The previous battle was fought in 310 BC during the Second Samnite War (327-304 BC) between the Romans and a large coalition of Etruscan city-states. It was said to have been the largest battle between the two nations.
Unfortunately, this battle occurred in a period for which the books in The History of Rome by Livy, the most thorough ancient historian who wrote Roman history, have been lost and we do not have his thorough coverage. The best text is by Polybius, but this lacks important details. A fragment from Appian is confusing. There are many details about how the battle was fought.

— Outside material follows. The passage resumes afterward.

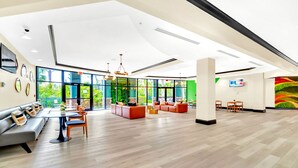 A spacious lobby with a high ceiling, large windows, and a mix of seating areas including sofas and tables. - Modern 2BR Condo w Private Patio7 min to Disney (Winter Garden)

According to Polybius, the battle followed events which started with the siege of Arretium (Arezzo, in north-eastern Tuscany). Unspecified Gauls besieged Arretium and defeated the Romans who came to the aid of the city. The praetor Lucius Caecilius Metellus Denter died in the battle and was replaced by Manius Curius Dentatus. This places the event in 283 BC because Lucius Caeculius was a consul in 284 BC. Dentatus sent envoys to negotiate the release of Roman hostages, but they were killed. As a result, the Romans marched on Gaul and they were met by the Senones who were defeated in a pitched battle. The Senones were one of the Gallic tribes which lived in northern Italy. Polybius used the highly generic term Gaul. He meant Gallia Cisalpina (Gaul this side of the Alp from the Roman geographical viewpoint) which was the name the Romans gave the area of the Gauls of northern Italy (as opposed to Gallia Transalpina, Gaul the other side of the Alps, which referred to what is now southern France). It can be assumed that this clash with the Senones occurred in the ager Gallicus (the name the Romans gave to the area which had been conquered by the Senones), on the Adriatic coast (in modern Marche) as Polybius wrote that “the Romans invaded the territory of the Senones, killed most of them and drove the rest out of the country and founded the colony of Sena Gallia (Senigalia). Polybius did not specify who led this Roman campaign.